İlhami BULUT

Moana

İlhami BULUT

İki odun tokuştur, yak ateşi de bekle
Bir yılkının sesini, çökerken gönlü olsun
Neler yüklü sırtında, yürüyemez bu yükle
Aç kapıyı be hancı, son durağı bu olsun..
*
Elime geçen bir kitap; oyuncağın bir çocuğa telkin ettiği heyecanından daha az olmaz benim için.
Moana dün elime geçti, klasik postacı heyecanını yaşatıyor posta ile gelen kitaplar, İnsana.
Şair Mediha Armağan Bıyık’a ait. Moana isimli şiir kitabı,
Kitap elime geçer geçmez; Mevlana’yı hatırlattı, hani diyordu ya; Mevlana ‘yeni bir şeyler söyleme zamanı geldi can cağımız.
Moana’yı daha önce duymuşluğum meal vermeme yetmeyince önce ismi araştırdım.
Genel olarak okyanus anlamına gelen Moana; özel de.
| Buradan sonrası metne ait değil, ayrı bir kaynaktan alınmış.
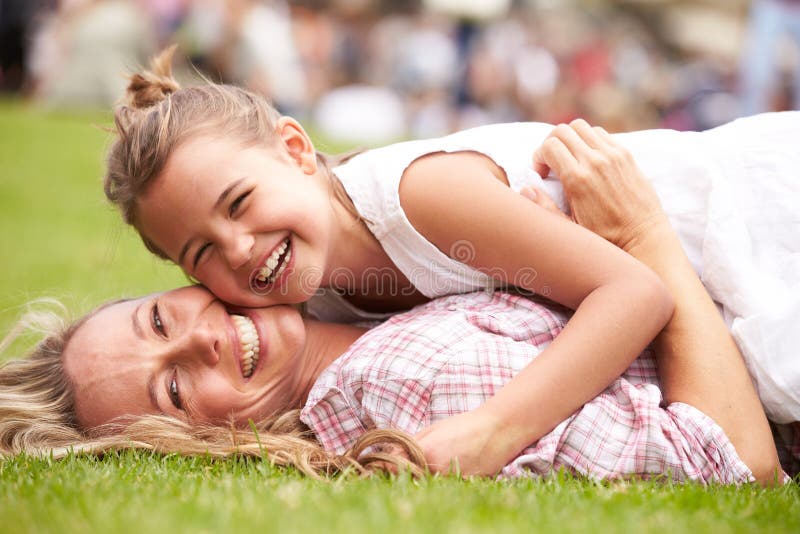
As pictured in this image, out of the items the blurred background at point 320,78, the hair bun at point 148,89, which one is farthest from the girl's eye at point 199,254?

Aynı isimli, yaşantısı tamamen doğada geçen bir kabile reisinin çok cesur kızının ismi olduğunu öğrendim bakın yeni bir şey söylemenin özelliğini; beni hemen araştırmaya yönlendirdi.
Şair; önsözünde; şiirlerinin kitaplaşma evresinde; bizi şiir bahçesinde buluşturan İlhami Bulut’a teşekkür ederim; ifadesinin güzelliğini yaşadım açıkçası, hiçbir şey yapmamamızın bile kadirşinaslıkla mukabelesi güzel mi güzel; şiir; biraz da, gönül alma işi değil mi diye de düşünmedim değil. Hayatın manevi aksamını güzel kılmak ne güzel.
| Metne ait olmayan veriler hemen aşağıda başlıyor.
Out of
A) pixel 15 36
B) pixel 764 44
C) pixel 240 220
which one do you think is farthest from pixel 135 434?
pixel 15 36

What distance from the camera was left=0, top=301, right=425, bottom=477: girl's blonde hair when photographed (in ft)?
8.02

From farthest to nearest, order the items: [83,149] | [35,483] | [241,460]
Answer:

Herkesin bir kitabı olsun diye içimden geçirdim, bu yemek tarifi de olabilir, herkesin bir kitabı olsun, bu ne güzel bir takı olur kültürümüze, edebiyatımıza. Bu hamaratlık çok gerekiyor bu topluma.
Bu şiir kitabını okumak uzun sürdü; benim şiir okuma tarzım; şiir diye yazılan metnin ilk iki satırını okurum; mısra ise tamamını, cümle ile yazılmışsa, üçüncü satır umurumdan çıkar ve okumayı bırakırım, bu benim tarzım.
Cidden, bu şiir kitabında; satır atlama imkanı bulamadım. Tıka basa şiir.
‘O gün seni ne mutlu ediyorsa; işte ona sahipsin’
*
Rüzgarında kokun aynı denize
Bakarız ya siner üzerimize
Mecnun dem vuramaz hasretimize
Leyla bilmez nasıl yakar vaveyla.
*
Günümüzdeki şiirin felsefeden yoksunluğundan yakınırız, bunu ben çok dile getirim şahsen; bu yoksunluğun; bu şiir kitabı sathında giderilme yolunda olduğunu memnuniyetle müşahede ettik.
*
Yorgun düşlerimin derinliğinde
Gözümde uzayan kıvrılan sular
Yüreğin ki dinle her bir yerinde
Yediğim vurgunun öyküleri var
Yorgun düşlerimin derinliğinde
*
Görüldüğü gibi Mona Roza şiir tarzında mısralar.
Bu şairimiz bir yerde; ‘derdimi tabipte bilsin istemem’ diyor..
Dozu çok yüksek, dedik ya bir felsefeye oturuyor iyice.
*
İbrahim’mi sandın ateşten azat
Yusufi kuyuda çekersin azap
Mecnun’u çöllere yüreği kezzap
Garip gönüllere Leyla say beni….
+
Akış çok harika…Kadın ağzı dediğimiz faktör; çok anlamlı kılmış bu şiiri.
*
Kadınım
Cenettir ayağım altı
Hak edenler için Rabbim yarattı
Ana hakkı geçiyor Sırat’ı
Kadınım..
*
Çok manidar manalar.
Okunan metnin okuyucu nezdinde şiir olması için, en belirgin kriter; çocuk dile çıkarken heceler ya ba…ba….baba ama nasıl bir heyecanla söyler yeni öğreniyor ya, an..neee…bunlar kanıksanınca yeni kelimelerde heyecan arar, çi çek gibi..
İşte şiir diye okuduğu metinde; yeni bir şey öğrenen çocuğun heyecanını duyuyorsa okuyucu; işte o şiirdir onu okuyan için.
Ben bu heyecanı duyarak okudum.
MOANA isimli şiir kitabının iz düşümüdür bu. Bize şiir okuma şansı verenleri selamlıyorum.
Herkesin bir kitabı olsun.
Bu sözün güzelliğini onaylayacağınıza olan umudu beslemek ne güzel.